Going within and nurturing awareness and mindfulness means you understand what makes you tick, how you work best, what makes you come alive, what you need to focus your attention on.
You gain an understanding of your own personal “user manual” – which is something priceless.
You also get to see the doubt that holds you back from truly being yourself; where you don’t listen to your intuition and your gut but follow the crowd, forever stuck in concern with, “What will they think of me?”.
We all seem to pick it up from a young age, and “I am somehow wrong and broken” or at least, “I am not good enough”, is such a handbrake to fully being alive.
Knowing yourself means you can let that unconscious belief drop. And let it drop you must.
As Rumi wrote,
“Your task is not to seek for love, but merely to seek and find all the barriers within yourself that you have built against it.”
Know yourself.
It’s not wasted or a frivolous use of time and energy. It’s the foundation to all Quality in your life.
I did not know that there were 2 more maxims that accompanied this Queen of all, but they are Good in and of themselves.
2. Nothing to Excess.
It was Socrates, the great Google tells me, that once said:
“Everything in moderation, including moderation.”
Ha! I love that.
Even the greatest strengths become weaknesses when taken too far.
For example, discipline – and indeed, friends and acquaintances have recently been asking me about it.
Jocko Willink, that ex-Navy SEAL, has made famous his maxim, “Discipline equals freedom”. One of my Ishaya vows is tapas, and that can be translated into “useful boundaries”.

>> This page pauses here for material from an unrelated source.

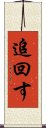 追回す Scroll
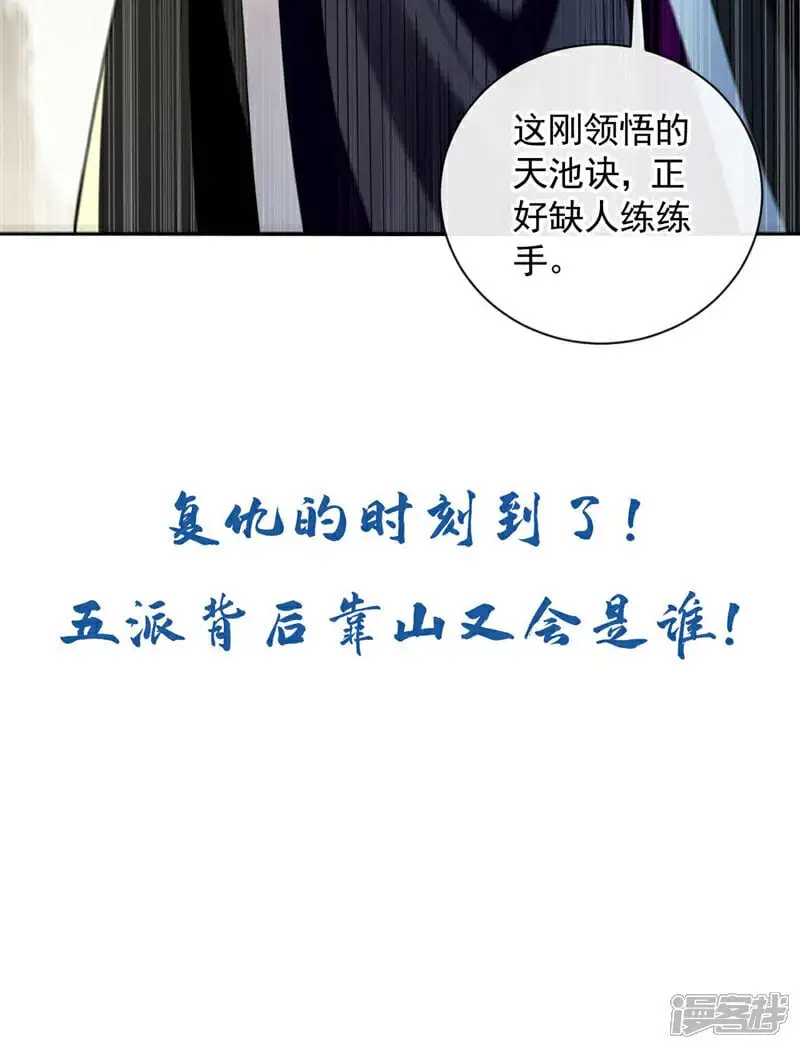 第191话 这对本座有何好处！ 第46页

Discipline is a wonderful thing. A journey of a thousand miles may start with a single step, but it’s only achieved by stepping in the same direction, repeatedly.

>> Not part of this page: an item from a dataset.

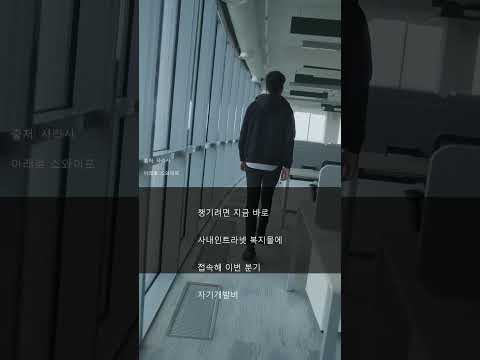4조 원 복지비, 다 날릴 판? 💸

Turn your head to every other little option and nothing gets done. Focus means you can create consistently.
Can you be too disciplined?
Certainly! I’ve personally taken it too far into the realms of force and brutality, before starting to find some sort of Goldilocks sweet spot. Not too much, not too little – a rule to be broken when really necessary.

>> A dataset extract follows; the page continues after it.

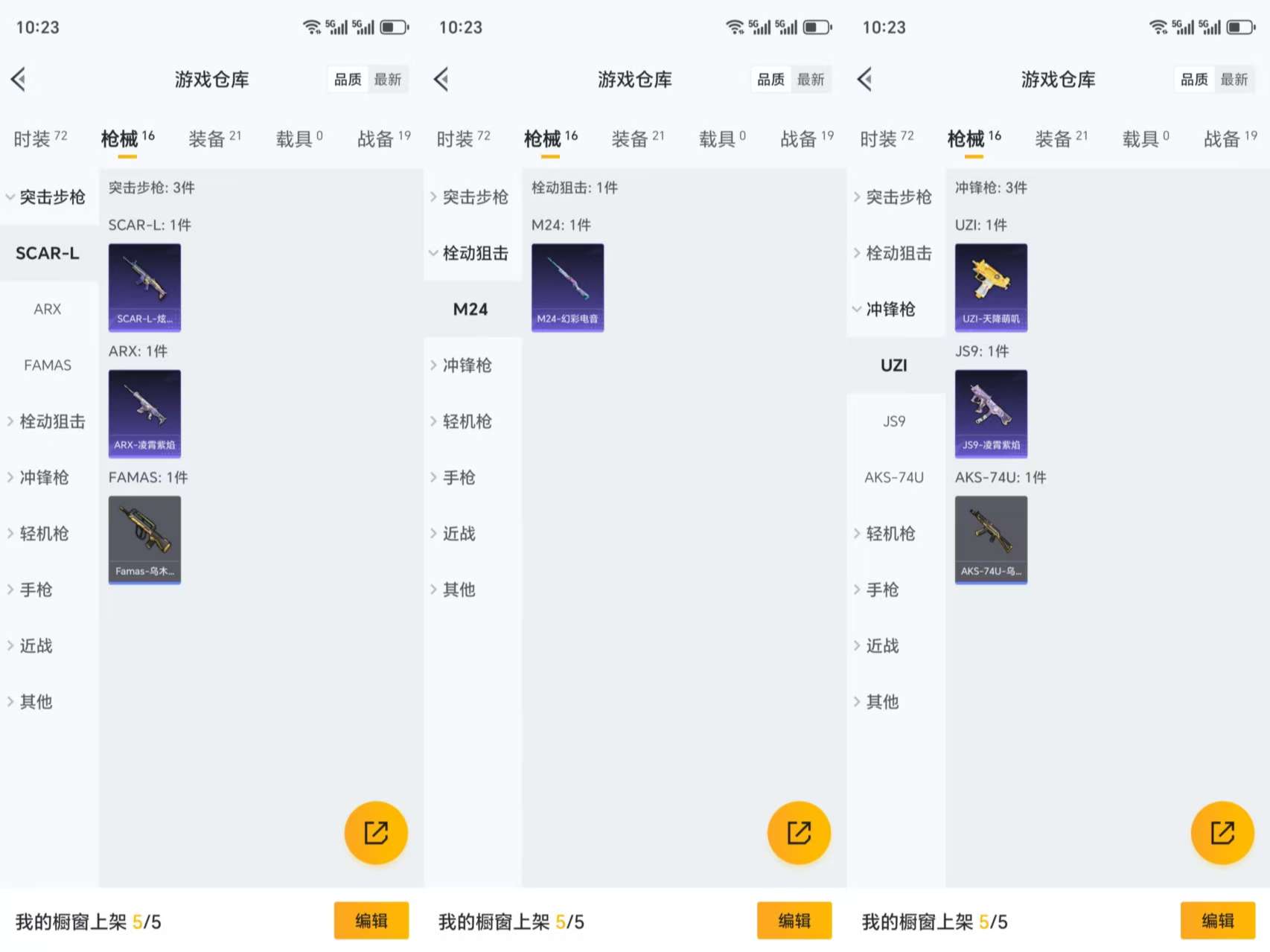 HPCMW3339522和平精英账号详情图5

There’s a time for holding back; there’s a time for blowing out.
Everything in moderation, even moderation.
3. Certainty brings Insanity.
A doozy this one.
The hunt for uncertainty certainly leads to stress and suffering.
The whole world is change, constant change.
And while I have tried to find a kind of anchor point amongst that by attempting to get all my life ducks in a row, everything sorted and “then I’ll be happy” style, them ducks never stay put and so I never stayed happy. Or at peace. Nor did I find certainty.
Life IS change.
Hunting for certainty in that which forever changes will lead you to insanity.
Give up that hunt, and find it in the one place that never changes:
You, here now.
This is all you know for certain. This moment, right here. This you can measure. This you can definitely feel with your body. Anything else is a guess, a memory, a hope, a fear.
This is certain, and you are certain.
The core of You never changes. There’s part of you that hasn’t gone anywhere. It is the same essential nature from before you were born.
Even while your body has aged and changed; You have not.
Seek certainty in your being.
And …
If you think you’re certain about any particular fact?
You’re closing the door to enquiry, to curiosity and to new experience.
“I know” is limiting and limited.
Be open, flexible, innocent, curious.
Hold strong opinions if you must, but hold them lightly. Be open to more. Be open to being wrong.
And anyway – whenever I am certain about anything in this world, beyond the power of love and the present moment, it seems the world will do its best to prove me wrong.
Nature doesn’t really like fixed barriers, it seems. It likes flow. And that goes with opinions and beliefs too.
Anyhoo, try it. Try all these three.
Someone once thought them powerful enough to carve in stone so all the bright lights of Ancient Greece had a chance to see, and maybe reflect, upon them.
Maybe they knew what they were doing?
Have a lovely lead up to Christmas and holidays!